(Bloomberg) -- Manhattan’s restaurants are struggling with a labor shortage that threatens to hobble the industry’s comeback just as it’s getting started.

Experienced restaurant employees who fled New York during last year’s lockdown are in no hurry to come back while tourists and office workers are still home. After a year of pandemic pain, the shortage is clouding otherwise hopeful signs for dining, as restaurants and bars sign new leases, vaccinated New Yorkers prepare to splurge and the city pushes to fully reopen in July.

The dearth of people ready to serve customers is putting restaurateurs like Mark Fox in a bind. The president and founder of Fox Lifestyle Hospitality Group owns four restaurants in Manhattan, but he’s worried two more slated for debuts in the third quarter may get pushed back because he can't find staff.

“The staffing shortage is real,” said Fox, who already postponed the reopening of his White Oak Tavern in Greenwich Village, to May from March. “I don’t want to lose revenue, but I will not lose reputation of the restaurant by trying to open it with undertrained or underpowered staff levels.”

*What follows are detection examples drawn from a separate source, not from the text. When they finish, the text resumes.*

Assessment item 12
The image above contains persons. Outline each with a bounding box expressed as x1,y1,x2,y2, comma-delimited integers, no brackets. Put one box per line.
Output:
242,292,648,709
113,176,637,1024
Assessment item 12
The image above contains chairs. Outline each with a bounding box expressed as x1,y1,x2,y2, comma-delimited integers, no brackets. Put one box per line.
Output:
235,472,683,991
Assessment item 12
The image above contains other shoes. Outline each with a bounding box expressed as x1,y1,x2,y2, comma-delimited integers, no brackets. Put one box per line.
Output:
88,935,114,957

The restaurant industry’s struggles pose a major hurdle for the broader recovery in Manhattan, where dining has a symbiotic relationship with offices and hotels. With just 16% of the area’s office workers back at their desks as of April 21, there’s a tough road ahead.

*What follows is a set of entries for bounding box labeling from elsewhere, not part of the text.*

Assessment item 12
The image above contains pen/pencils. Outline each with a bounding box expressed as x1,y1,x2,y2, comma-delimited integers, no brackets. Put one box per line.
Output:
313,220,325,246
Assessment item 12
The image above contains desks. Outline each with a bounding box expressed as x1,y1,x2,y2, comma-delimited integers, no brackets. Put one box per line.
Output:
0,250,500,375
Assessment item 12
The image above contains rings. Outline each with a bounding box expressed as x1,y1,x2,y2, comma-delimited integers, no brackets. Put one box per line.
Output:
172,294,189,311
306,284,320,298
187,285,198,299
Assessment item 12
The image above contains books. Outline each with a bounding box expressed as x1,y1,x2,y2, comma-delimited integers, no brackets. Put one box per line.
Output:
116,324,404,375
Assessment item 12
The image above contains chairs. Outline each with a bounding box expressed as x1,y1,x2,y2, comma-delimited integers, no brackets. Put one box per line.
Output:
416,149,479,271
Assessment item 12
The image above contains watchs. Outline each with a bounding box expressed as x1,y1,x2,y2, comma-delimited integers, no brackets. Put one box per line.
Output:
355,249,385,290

To run his businesses properly, Fox needs to hire another 60 employees. He’ll need luck finding them. 

In a city where an estimated 5,000 restaurants have closed since last March, some hospitality workers who moved out during the pandemic aren’t planning to return. Others switched occupations to work in industries where the hours are more reasonable.

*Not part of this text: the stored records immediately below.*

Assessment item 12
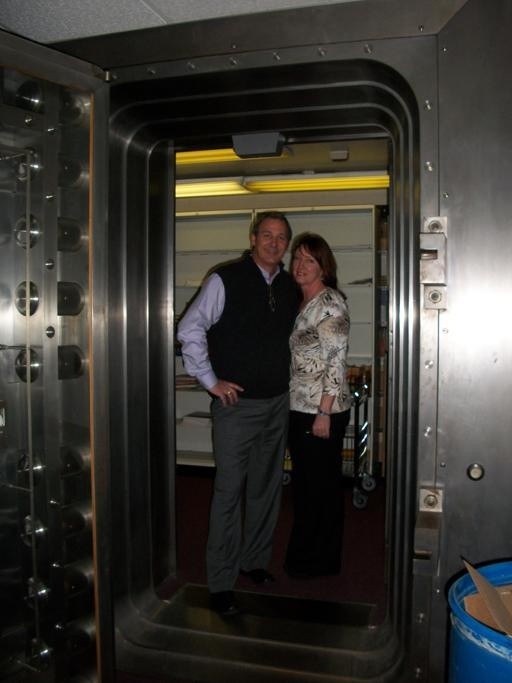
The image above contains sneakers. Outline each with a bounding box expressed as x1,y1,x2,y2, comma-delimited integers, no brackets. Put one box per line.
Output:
219,596,246,616
245,569,275,586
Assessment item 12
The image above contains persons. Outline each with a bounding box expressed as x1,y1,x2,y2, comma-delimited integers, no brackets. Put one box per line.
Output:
176,211,303,624
283,232,352,580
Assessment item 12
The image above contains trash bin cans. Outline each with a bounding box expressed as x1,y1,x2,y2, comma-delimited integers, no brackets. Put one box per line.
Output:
448,561,512,683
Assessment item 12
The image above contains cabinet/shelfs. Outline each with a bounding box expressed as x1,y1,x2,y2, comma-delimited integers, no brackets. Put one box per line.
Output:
171,206,380,478
283,383,378,510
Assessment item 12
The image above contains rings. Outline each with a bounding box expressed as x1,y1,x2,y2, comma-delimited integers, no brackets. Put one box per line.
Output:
228,390,231,395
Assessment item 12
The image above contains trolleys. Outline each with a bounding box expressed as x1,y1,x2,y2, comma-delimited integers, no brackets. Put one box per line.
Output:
284,365,376,508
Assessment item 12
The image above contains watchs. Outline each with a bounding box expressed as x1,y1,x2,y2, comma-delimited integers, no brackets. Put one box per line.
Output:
318,408,330,416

And there are those who would rather collect unemployment for the next few months than work in a half-empty restaurant. Still more workers are bound for the Hamptons and other hot spots, where diners are plentiful and hefty tips are guaranteed.

Tara Moran, a 30-year-old cocktail bartender, is leaving her job of four years at Dutch Fred’s in Hell’s Kitchen and heading to Montauk alongside friends in the industry.

“I’m hearing places are booked already for the summer, and the money is really good,” Moran said.

At Dutch Fred’s, most of her customers were bankers, theater-goers and tourists. But with Broadway still dark, “our main clientele isn’t there right now,” she said. “And even though we’re at 50% capacity, I don’t know if we can fill more than that.”

Even with the staffing struggles, leasing is on the rise. Food and beverage businesses accounted for 50% of all new retail agreements in the first quarter, giving a boost to struggling landlords, data from Cushman & Wakefield show.

Many of the deals were concentrated in residential-leaning neighborhoods, such as the Upper East Side and West Village. But business owners are also starting to bet on the longer-term revival of commercial districts.

Chef José Andrés — a 2019 Nobel Prize nominee for his nonprofit work — is bringing an outpost of his famed Mediterranean restaurant Zaytinya to the new Ritz-Carlton New York in Nomad this fall. Marcus Samuelsson has agreed to rent space at the base of West Chelsea’s Starrett-Lehigh Building for a new restaurant and culinary concept.

Delmonico’s steakhouse and food hall chain Urbanspace signed deals in Times Square and the Financial District, respectively, earlier this year.

“It helps that rents are obviously more favorable than they would’ve been a year or two years ago,” said Michael Hirschfeld, a vice chairman at brokerage Jones Lang LaSalle Inc. “I’m seeing some rents that are 50% less compared to the end of 2019.”

In the short-term, many restaurants are getting by with fewer workers, cutting business hours or sharing staff with other establishments. Some are pushing off openings until the labor situation improves, customers return -- or both.

Joseph Smith, owner of the Bobby Van’s Steakhouse chain, said he’s short about 50 employees and has delayed reopening two locations, near Times Square and Rockefeller Center.

“Wall Street is not back in full swing and the bosses that do the entertaining aren’t in town -- they’re either in Florida or the Hamptons,” Smith said. “Some of the businesses are coming back, but it’s a slow process. Even if I get 40 people in for lunch instead of 140, I still have to staff it up like it was 100 people.”